Pain is easier to prevent than to relieve, so make sure you are following their medication schedule to the letter, and if they seem uncomfortable, tell their doctor or nurse right away. Drugs can be changed and doses adjusted. Don’t worry if they need more opioids, or an emergency “rescue” dose. Addiction is highly unlikely at this stage, and the medication will provide much needed pain relief. There are other medications that can treat end-of-life nausea, vomiting, and constipation, as well.

Trouble breathing

This condition, known as dyspnea, is very common at the end of life. But it can frighten your loved one, and make it harder for them to have a conversation. You can help make it easier for them to breathe by turning their head to the side, elevating their bed, opening a window or turning on a fan to allow fresh air to circulate, and using a cool-mist humidifier. You can also talk to the medical team about increasing medications such as morphine, which can help reduce feelings of breathlessness.

Dry skin, mouth, lips, and eyes

Lip balm can relieve dry lips, while a damp cloth can soothe dry eyes. If their mouth seems dry, give them ice chips or wipe the inside of their mouth with a damp cloth or cotton swab. You can also massage their skin with a soothing alcohol-free lotion.

= WORK TASK 1 =
Quote the end-of-life care text from "Trouble breathing" up to and including "feelings of breathlessness.".
= WORK TASK 2 =
Name each end-of-life symptom that the end-of-life care text says other medications can treat.
The items that follow have no connection to the end-of-life care text.

= EXCERPTED RECORDS =
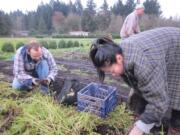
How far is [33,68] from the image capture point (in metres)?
4.41

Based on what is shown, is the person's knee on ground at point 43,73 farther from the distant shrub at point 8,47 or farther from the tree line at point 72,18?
the tree line at point 72,18

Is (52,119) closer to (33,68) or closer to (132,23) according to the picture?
(33,68)

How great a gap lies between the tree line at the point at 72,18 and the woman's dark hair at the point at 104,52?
26722mm

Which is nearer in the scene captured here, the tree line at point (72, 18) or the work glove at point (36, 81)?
the work glove at point (36, 81)

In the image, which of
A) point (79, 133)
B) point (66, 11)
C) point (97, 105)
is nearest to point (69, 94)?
point (97, 105)

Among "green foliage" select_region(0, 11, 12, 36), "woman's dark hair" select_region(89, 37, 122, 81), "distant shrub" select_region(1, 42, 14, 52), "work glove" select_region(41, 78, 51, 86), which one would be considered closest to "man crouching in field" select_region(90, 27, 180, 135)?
"woman's dark hair" select_region(89, 37, 122, 81)

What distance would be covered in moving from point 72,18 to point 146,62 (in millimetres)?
37758

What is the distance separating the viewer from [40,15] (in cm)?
4641

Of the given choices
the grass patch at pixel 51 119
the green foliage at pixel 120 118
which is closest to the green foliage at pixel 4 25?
the grass patch at pixel 51 119

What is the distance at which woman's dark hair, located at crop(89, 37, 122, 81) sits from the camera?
5.69ft

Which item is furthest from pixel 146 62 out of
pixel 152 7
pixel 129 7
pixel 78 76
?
pixel 129 7

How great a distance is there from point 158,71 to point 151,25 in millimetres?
22878

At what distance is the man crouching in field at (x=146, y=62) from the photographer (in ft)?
5.74

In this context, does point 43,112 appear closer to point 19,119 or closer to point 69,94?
point 19,119
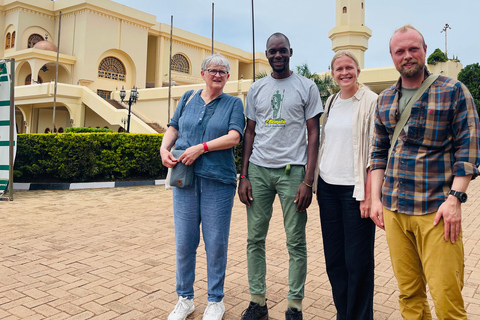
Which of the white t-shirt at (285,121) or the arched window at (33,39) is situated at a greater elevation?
the arched window at (33,39)

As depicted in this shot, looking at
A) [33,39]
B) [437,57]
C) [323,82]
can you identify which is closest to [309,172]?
[323,82]

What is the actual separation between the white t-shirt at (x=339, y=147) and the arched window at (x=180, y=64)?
33008mm

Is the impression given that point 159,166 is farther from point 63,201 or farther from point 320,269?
point 320,269

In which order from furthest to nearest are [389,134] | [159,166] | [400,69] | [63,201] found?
1. [159,166]
2. [63,201]
3. [389,134]
4. [400,69]

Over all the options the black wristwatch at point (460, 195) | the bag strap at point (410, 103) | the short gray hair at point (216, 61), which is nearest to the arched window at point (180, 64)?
the short gray hair at point (216, 61)

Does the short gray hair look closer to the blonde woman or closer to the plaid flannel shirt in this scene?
the blonde woman

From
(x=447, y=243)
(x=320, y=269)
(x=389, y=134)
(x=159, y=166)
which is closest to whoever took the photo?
(x=447, y=243)

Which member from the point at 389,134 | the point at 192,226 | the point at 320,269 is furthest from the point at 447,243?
the point at 320,269

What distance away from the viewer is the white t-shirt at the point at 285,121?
271 cm

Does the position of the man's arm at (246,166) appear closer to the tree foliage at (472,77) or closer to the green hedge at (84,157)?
the green hedge at (84,157)

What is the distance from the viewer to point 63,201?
7.68 metres

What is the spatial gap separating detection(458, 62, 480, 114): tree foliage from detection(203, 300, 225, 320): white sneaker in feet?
62.1

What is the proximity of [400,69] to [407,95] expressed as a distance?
15 centimetres

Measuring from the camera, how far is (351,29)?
76.8 feet
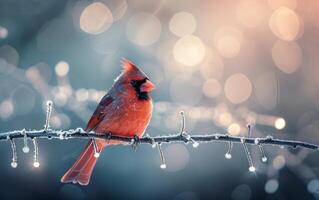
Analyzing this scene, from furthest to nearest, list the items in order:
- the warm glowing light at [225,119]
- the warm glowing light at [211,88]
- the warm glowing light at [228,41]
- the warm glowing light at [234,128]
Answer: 1. the warm glowing light at [228,41]
2. the warm glowing light at [211,88]
3. the warm glowing light at [234,128]
4. the warm glowing light at [225,119]

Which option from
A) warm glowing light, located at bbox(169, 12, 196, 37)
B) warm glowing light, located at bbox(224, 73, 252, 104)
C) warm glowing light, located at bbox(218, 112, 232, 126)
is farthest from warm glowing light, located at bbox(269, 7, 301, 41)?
warm glowing light, located at bbox(218, 112, 232, 126)

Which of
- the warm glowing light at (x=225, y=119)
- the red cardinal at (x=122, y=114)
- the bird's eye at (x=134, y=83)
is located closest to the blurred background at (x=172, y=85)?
the warm glowing light at (x=225, y=119)

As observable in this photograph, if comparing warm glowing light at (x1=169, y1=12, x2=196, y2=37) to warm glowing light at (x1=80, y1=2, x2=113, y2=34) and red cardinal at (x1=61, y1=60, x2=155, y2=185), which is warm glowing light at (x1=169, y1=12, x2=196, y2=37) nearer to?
warm glowing light at (x1=80, y1=2, x2=113, y2=34)

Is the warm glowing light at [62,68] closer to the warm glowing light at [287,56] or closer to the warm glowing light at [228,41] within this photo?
the warm glowing light at [228,41]

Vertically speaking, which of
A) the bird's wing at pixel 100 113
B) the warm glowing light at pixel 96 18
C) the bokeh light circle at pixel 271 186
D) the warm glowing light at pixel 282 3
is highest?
the warm glowing light at pixel 282 3

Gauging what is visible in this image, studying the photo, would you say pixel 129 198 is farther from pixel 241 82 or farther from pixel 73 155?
pixel 241 82

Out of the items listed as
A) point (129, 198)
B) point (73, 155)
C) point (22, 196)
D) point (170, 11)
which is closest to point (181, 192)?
point (129, 198)
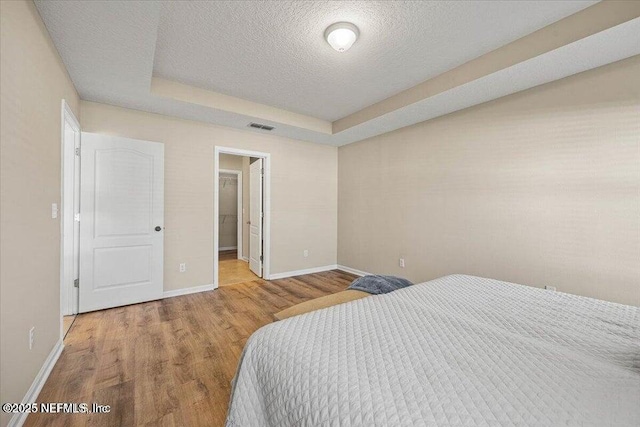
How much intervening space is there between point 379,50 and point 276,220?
2884 mm

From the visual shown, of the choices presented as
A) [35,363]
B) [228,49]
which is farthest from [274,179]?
[35,363]

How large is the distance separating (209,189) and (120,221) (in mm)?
1125

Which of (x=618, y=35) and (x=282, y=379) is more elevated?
(x=618, y=35)

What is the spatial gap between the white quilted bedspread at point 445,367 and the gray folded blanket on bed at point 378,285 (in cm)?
66

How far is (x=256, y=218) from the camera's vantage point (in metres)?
4.65

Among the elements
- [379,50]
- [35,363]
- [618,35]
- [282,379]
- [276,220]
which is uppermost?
[379,50]

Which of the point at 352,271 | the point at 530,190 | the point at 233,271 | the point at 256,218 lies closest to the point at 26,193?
the point at 256,218

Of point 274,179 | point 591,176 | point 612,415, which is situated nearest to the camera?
point 612,415

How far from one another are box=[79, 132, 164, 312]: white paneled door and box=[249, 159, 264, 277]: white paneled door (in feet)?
4.79

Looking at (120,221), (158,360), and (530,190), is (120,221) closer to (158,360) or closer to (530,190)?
(158,360)

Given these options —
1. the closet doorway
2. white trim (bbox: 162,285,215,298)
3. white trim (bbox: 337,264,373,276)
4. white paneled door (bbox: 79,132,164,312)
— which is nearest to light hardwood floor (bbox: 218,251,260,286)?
the closet doorway

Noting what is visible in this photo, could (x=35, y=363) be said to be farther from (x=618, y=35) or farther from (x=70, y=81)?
(x=618, y=35)

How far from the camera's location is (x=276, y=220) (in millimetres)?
4453

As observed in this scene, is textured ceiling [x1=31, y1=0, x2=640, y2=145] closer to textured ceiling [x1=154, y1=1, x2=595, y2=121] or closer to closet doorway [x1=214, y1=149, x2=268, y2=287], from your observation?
textured ceiling [x1=154, y1=1, x2=595, y2=121]
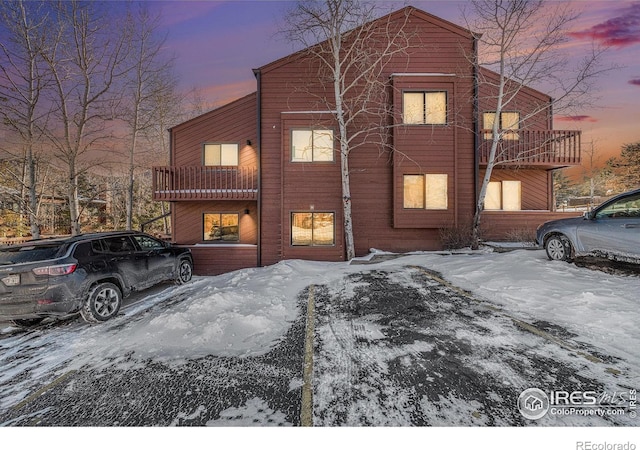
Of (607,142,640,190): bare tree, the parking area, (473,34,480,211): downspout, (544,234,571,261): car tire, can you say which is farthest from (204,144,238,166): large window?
(607,142,640,190): bare tree

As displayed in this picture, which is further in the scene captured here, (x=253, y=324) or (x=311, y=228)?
(x=311, y=228)

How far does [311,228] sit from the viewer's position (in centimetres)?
1069

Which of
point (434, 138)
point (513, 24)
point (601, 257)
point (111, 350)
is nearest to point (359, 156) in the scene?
point (434, 138)

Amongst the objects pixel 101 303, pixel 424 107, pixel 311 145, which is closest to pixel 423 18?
pixel 424 107

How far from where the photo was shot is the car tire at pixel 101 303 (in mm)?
4730

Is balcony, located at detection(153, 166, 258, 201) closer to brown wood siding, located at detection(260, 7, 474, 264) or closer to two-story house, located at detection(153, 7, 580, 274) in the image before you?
two-story house, located at detection(153, 7, 580, 274)

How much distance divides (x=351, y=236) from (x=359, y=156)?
11.2 ft

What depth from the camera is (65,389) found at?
2740 millimetres

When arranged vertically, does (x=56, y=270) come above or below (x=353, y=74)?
below

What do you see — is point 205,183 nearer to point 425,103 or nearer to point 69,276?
point 69,276

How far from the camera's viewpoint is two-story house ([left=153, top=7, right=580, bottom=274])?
1029cm

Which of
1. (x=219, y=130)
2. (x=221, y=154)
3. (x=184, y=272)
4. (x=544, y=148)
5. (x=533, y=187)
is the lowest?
(x=184, y=272)

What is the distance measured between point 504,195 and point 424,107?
598 cm

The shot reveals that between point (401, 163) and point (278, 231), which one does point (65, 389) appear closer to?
Answer: point (278, 231)
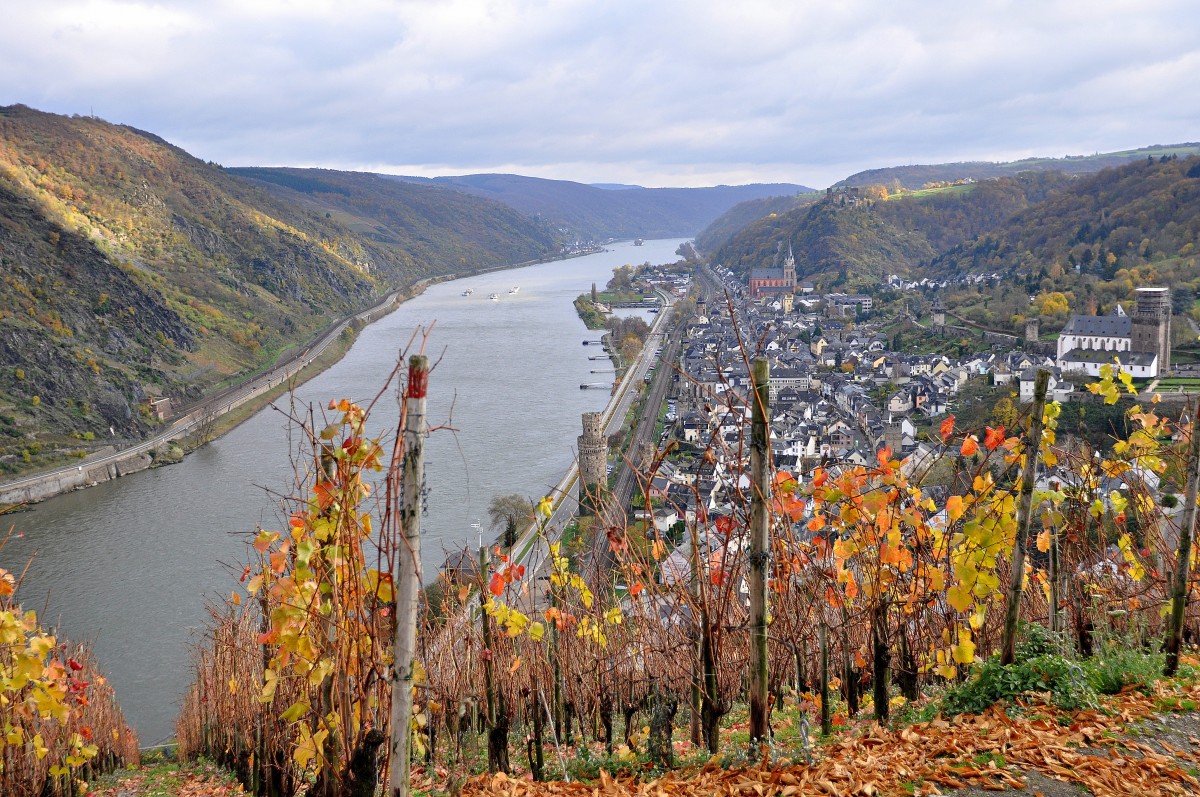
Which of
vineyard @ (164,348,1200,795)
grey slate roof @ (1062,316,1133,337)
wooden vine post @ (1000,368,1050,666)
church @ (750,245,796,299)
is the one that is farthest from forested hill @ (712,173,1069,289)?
wooden vine post @ (1000,368,1050,666)

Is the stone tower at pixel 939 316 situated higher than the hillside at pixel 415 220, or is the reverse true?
the hillside at pixel 415 220

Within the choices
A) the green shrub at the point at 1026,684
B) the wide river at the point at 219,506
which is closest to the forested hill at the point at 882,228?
the wide river at the point at 219,506

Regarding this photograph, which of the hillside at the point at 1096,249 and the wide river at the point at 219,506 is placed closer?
the wide river at the point at 219,506

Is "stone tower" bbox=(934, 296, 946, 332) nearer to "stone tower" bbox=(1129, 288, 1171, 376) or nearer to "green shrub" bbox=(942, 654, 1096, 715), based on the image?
"stone tower" bbox=(1129, 288, 1171, 376)

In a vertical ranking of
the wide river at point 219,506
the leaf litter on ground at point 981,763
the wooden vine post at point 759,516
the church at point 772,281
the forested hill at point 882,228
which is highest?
the forested hill at point 882,228

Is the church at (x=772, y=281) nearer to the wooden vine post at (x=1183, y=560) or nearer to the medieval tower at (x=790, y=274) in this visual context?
the medieval tower at (x=790, y=274)

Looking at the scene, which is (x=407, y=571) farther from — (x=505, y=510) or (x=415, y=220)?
(x=415, y=220)

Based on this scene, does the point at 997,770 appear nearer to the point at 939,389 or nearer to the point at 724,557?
the point at 724,557

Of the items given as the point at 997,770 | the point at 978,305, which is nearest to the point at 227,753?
the point at 997,770
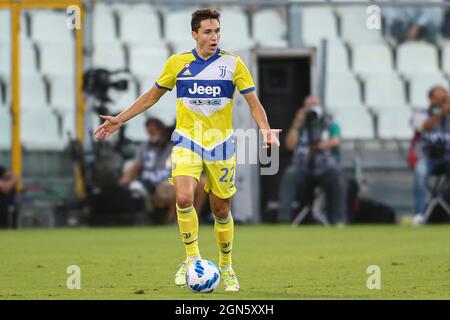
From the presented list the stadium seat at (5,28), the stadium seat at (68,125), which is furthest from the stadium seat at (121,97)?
the stadium seat at (5,28)

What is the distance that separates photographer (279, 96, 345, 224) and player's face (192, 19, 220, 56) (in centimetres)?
955

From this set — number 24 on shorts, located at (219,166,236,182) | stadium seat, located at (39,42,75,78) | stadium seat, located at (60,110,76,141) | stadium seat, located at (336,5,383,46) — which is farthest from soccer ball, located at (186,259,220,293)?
stadium seat, located at (336,5,383,46)

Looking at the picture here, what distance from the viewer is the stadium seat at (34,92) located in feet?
68.4

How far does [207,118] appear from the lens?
9883 millimetres

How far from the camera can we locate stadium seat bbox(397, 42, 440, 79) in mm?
22203

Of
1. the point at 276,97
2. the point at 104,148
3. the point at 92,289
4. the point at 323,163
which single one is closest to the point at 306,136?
the point at 323,163

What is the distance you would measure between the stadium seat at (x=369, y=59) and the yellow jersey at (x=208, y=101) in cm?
1248

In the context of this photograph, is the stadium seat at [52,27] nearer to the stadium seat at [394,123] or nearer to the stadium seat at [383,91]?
the stadium seat at [383,91]

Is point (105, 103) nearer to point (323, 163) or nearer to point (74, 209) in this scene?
point (74, 209)

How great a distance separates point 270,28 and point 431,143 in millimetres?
3415

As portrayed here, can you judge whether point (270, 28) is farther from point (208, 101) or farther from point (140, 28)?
point (208, 101)

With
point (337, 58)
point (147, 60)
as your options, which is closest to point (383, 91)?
point (337, 58)

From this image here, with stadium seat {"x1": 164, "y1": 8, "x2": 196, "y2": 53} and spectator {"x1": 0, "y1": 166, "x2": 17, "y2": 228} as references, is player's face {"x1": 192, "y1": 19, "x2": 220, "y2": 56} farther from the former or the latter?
stadium seat {"x1": 164, "y1": 8, "x2": 196, "y2": 53}
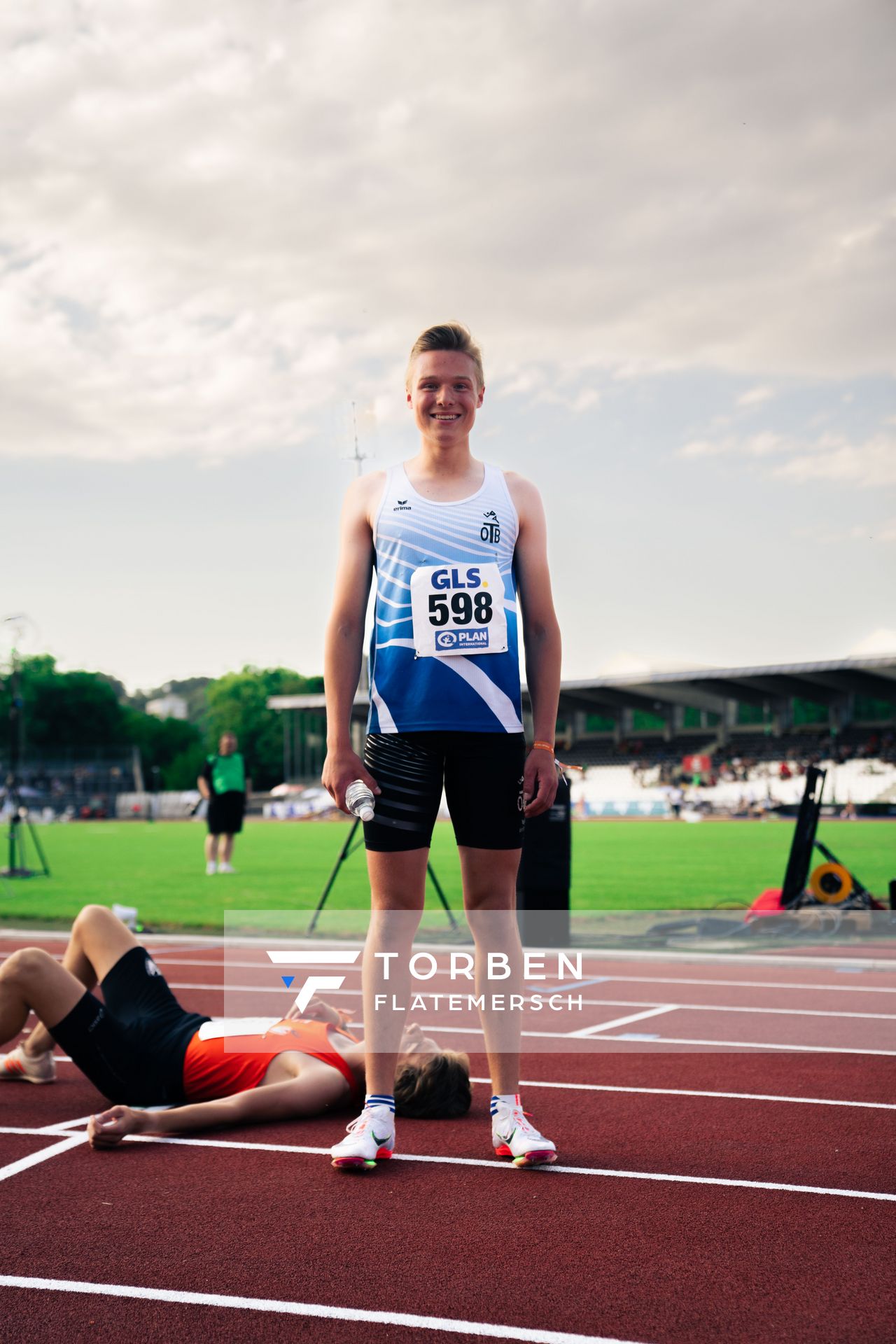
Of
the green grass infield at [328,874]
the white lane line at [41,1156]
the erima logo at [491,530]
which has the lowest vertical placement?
the green grass infield at [328,874]

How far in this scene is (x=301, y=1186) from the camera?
3.38 meters

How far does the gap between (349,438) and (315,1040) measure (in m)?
7.08

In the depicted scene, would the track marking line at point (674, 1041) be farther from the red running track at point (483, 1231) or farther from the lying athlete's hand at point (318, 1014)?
the red running track at point (483, 1231)

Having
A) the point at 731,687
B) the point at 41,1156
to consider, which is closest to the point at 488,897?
the point at 41,1156

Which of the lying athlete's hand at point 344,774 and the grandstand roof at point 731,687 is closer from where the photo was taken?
the lying athlete's hand at point 344,774

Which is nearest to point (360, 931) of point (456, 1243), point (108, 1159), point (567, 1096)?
point (567, 1096)

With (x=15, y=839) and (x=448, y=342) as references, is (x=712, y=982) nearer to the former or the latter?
(x=448, y=342)

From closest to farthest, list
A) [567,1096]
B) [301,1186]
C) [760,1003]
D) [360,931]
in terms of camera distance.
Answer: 1. [301,1186]
2. [567,1096]
3. [760,1003]
4. [360,931]

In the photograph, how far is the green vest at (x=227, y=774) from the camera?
15.6 m

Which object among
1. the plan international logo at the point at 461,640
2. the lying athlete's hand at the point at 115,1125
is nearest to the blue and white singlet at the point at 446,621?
the plan international logo at the point at 461,640

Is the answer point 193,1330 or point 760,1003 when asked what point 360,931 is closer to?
point 760,1003

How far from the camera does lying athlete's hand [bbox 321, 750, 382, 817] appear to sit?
3.49m

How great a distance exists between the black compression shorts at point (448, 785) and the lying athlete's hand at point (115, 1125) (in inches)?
41.7

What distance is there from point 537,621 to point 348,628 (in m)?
0.56
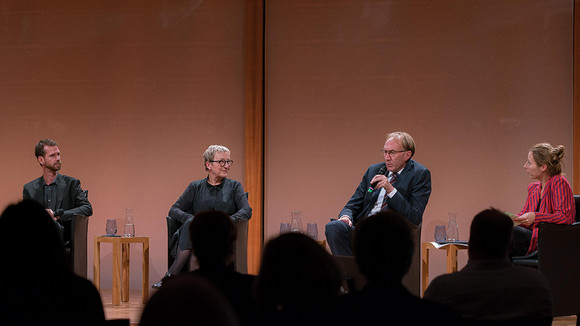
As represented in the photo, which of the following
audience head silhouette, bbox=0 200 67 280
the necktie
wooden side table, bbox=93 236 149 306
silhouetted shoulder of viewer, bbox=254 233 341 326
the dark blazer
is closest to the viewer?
silhouetted shoulder of viewer, bbox=254 233 341 326

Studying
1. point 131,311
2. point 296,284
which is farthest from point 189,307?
point 131,311

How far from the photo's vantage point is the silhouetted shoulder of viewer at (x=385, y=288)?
4.76 ft

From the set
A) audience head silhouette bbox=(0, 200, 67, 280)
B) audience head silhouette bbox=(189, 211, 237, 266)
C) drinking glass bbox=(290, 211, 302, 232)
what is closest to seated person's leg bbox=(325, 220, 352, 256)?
drinking glass bbox=(290, 211, 302, 232)

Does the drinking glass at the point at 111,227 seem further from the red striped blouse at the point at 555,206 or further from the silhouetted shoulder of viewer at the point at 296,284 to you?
the silhouetted shoulder of viewer at the point at 296,284

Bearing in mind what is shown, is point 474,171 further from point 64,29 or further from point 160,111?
point 64,29

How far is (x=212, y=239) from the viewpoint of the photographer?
1.85 m

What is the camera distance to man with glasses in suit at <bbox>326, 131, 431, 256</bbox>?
180 inches

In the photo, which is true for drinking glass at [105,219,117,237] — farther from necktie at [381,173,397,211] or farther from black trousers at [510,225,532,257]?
black trousers at [510,225,532,257]

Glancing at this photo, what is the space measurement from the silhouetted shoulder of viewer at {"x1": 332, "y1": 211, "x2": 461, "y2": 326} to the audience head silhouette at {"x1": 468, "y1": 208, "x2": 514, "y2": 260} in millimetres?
509

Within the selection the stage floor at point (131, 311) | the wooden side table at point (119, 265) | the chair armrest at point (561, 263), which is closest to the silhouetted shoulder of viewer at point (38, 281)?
the stage floor at point (131, 311)

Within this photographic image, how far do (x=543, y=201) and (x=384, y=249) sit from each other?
3.19 metres

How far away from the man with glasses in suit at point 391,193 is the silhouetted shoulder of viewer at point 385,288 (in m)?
2.83

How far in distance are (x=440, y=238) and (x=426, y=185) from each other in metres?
0.44

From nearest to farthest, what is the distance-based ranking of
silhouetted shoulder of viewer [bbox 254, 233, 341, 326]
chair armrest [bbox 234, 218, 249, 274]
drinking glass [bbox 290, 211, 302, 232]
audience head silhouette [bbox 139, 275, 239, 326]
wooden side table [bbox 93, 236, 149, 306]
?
1. audience head silhouette [bbox 139, 275, 239, 326]
2. silhouetted shoulder of viewer [bbox 254, 233, 341, 326]
3. chair armrest [bbox 234, 218, 249, 274]
4. drinking glass [bbox 290, 211, 302, 232]
5. wooden side table [bbox 93, 236, 149, 306]
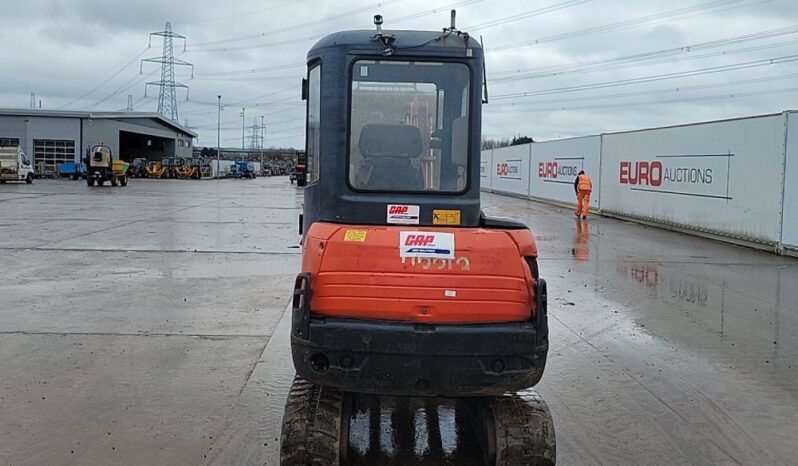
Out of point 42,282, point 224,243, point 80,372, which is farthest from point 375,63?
point 224,243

= RESPONSE AREA 1 =
Trouble breathing

This condition, known as dyspnea, is very common at the end of life. But it can frighten your loved one, and make it harder for them to have a conversation. You can help make it easier for them to breathe by turning their head to the side, elevating their bed, opening a window or turning on a fan to allow fresh air to circulate, and using a cool-mist humidifier. You can also talk to the medical team about increasing medications such as morphine, which can help reduce feelings of breathlessness.

= RESPONSE AREA 2 =
Nausea, vomiting, and constipation.